Well, if you didn't know, then it isn't any more.

My students all know this. How many times have I tried to quickly do even the most ridiculous problem at the front of the room (figuring out, for example, how many groups I need to divide students into fours) and done a horrible job of it. It's a bit of a running joke. I'm ok with it. Teacher quirks and failings are endearing if you make fun of them and recognize them and occasionally exaggerate them.

But here's the thing: even though math isn't my best subject, I still keep a good budget. I can still accurately measure fabric or furniture. I can make cookies that don't include way too much salt. I have the skills I need to do what is required of me. It works out. I learned and internalized what I needed to.
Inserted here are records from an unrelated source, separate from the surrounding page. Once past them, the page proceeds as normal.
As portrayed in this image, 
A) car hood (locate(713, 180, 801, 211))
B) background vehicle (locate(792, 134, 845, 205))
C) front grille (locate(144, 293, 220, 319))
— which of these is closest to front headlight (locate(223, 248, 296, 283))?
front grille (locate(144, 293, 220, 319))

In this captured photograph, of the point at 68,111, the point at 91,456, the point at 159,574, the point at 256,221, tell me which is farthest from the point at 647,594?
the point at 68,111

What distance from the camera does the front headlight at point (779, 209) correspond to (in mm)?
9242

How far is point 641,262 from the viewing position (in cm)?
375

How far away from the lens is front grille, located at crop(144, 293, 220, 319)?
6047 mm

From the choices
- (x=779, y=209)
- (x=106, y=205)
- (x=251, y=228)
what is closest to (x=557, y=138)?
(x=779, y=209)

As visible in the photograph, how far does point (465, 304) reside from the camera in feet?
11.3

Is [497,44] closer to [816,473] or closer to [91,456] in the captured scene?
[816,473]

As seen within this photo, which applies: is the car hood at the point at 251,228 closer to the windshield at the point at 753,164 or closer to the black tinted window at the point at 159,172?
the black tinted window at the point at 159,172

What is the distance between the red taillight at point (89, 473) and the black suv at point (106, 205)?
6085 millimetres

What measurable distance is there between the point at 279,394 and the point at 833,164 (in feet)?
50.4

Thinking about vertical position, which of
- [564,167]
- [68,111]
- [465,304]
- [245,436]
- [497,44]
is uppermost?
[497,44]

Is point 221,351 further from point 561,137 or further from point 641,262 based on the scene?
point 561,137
Here's another not secret: Standardized testing is a waste of money and time that doesn't accurately measure the success or failure of teachers and schools. What's more, standardized testing has actually negatively changed the way students learn and are prepared for the "real world".
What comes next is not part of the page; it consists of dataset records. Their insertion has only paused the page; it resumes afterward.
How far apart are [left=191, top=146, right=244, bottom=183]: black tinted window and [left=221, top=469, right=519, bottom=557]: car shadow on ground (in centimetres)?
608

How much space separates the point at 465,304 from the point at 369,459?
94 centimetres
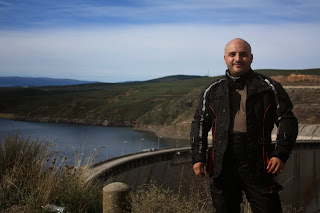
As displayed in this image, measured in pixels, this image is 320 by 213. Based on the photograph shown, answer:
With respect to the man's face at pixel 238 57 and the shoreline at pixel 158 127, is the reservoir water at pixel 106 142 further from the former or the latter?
the man's face at pixel 238 57

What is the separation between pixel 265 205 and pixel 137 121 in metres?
98.7

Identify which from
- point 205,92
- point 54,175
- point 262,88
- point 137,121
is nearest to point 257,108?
point 262,88

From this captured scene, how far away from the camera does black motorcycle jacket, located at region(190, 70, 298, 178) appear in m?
3.83

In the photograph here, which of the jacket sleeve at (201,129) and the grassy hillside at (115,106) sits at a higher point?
the jacket sleeve at (201,129)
Everyone knows this. Teachers know it. Students know it. Even, as far as I can tell, most politicians know it. Businessmen know it. We talk about it. We talk about not "teaching to the test" and how important it is to prepare the youth in our country for being creative in the fast moving Apple and Google world to which we belong, but will turn around in the same school year or month or week or hour and say: ". . .but they still have to pass the test."

The test. The big, scary, government mandated test that determines my future employment and the status of my school and absolutely nothing for my students. My students who, after so many years of hours spent each spring staring at a computer pushing buttons, have started to grow accustomed to the idea that becoming educated is not an active, engaging process, but a process of binge and purge. Information is shoved at you, and you vomit it back up, hoping the important chunks are present when you need them most.
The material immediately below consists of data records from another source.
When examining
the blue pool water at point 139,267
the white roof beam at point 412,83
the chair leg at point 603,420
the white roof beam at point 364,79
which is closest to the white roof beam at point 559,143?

Excuse the imagery. It grosses me out too, if it makes you feel any better.

What I don't understand is that it is no secret whatsoever that standardization and excellence do not exist in the same place. All standardized tests tell us is how many students who were failing last year are now passing, at least on that particular day. They don't tell us how many of those students are going to Harvard. They don't tell us how many of those students are genius in one area or another and are going to be hired by Pixar in the next couple of years.

There's no shame whatsoever in teaching students who struggle. That's what schools are made for. But, as a good friend of mine reminded me recently, every student struggles to get to the next level. Every student needs help and a mentor, not just the ones who are more obviously behind.

Thus, the problem of modern education. There are so many different kinds of students in my classroom that no matter how hard I try I won't be able to reach them all. Personality quirks get in the way. Teaching styles get in the way. Hours of the day or problems at home or how much a student had for lunch get in the way. There are hundreds of excuses and problems and I don't have the answers to all of them but I do know that one solution is simple: do away with standardized testing.

Want more proof? Read here.

1 comment:

Nanakat said...

I completely agree. I always did well on those tests, but it wasn't because I'd learned the subject.

It was because I'd learned how to take tests.

And I strongly believe that test-taking skills are the only thing standardized tests actually test.

How are test-taking skills going to help you in the real world? I have no idea.